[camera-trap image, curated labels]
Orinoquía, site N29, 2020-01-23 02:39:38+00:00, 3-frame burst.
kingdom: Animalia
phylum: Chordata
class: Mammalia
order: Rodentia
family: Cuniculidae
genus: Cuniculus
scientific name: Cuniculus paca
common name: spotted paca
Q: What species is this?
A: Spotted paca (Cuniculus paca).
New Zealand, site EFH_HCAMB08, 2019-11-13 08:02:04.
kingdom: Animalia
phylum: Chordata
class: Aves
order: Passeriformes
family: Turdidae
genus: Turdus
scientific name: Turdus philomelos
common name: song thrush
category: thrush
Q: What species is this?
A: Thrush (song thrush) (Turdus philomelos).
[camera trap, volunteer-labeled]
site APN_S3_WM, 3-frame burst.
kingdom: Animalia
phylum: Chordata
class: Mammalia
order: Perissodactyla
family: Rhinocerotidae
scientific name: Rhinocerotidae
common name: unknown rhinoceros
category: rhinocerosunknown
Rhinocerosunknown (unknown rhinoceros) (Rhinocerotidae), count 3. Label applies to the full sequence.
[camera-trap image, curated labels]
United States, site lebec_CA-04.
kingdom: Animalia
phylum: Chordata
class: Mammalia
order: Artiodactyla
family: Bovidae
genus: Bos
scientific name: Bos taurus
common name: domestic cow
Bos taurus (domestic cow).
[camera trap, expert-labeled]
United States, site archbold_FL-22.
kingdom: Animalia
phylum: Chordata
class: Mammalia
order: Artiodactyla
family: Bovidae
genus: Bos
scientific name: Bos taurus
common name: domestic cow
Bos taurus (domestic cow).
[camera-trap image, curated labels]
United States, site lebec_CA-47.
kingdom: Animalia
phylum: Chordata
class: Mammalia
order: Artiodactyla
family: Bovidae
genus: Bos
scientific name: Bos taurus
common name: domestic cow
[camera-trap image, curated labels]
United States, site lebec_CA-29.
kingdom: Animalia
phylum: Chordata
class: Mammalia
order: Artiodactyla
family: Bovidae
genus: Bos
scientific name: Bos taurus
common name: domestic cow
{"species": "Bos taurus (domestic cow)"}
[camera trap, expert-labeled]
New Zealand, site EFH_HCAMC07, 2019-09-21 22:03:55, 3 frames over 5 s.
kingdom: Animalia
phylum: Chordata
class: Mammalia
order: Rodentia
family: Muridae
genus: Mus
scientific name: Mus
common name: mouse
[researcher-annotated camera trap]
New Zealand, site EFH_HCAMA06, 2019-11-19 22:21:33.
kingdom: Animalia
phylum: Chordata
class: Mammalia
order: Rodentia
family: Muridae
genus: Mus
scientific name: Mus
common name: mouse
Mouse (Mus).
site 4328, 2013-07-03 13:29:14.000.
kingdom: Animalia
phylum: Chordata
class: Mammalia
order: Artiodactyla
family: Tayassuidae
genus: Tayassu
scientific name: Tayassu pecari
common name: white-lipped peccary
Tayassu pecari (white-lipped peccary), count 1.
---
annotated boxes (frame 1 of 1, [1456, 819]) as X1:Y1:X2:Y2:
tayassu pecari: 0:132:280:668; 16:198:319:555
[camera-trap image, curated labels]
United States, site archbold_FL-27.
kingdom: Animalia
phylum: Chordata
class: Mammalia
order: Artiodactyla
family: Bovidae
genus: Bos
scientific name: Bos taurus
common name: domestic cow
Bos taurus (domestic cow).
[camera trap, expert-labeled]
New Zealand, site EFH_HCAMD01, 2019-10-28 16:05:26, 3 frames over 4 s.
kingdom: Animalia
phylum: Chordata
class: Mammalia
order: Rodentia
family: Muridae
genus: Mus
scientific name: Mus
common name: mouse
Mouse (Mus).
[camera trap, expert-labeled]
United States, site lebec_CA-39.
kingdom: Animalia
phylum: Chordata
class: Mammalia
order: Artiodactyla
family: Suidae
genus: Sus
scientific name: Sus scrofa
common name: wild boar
+===+
▶ _Exercise objective_
Nothing but an exact copy of the lines from the start of the entries through the line containing "class: Aves" belongs in the response.

▶ _Completed task_
[camera-trap image, curated labels]
Orinoquía, site N29, 2020-01-23 02:39:38+00:00, 3-frame burst.
kingdom: Animalia
phylum: Chordata
class: Mammalia
order: Rodentia
family: Cuniculidae
genus: Cuniculus
scientific name: Cuniculus paca
common name: spotted paca
Q: What species is this?
A: Spotted paca (Cuniculus paca).
New Zealand, site EFH_HCAMB08, 2019-11-13 08:02:04.
kingdom: Animalia
phylum: Chordata
class: Aves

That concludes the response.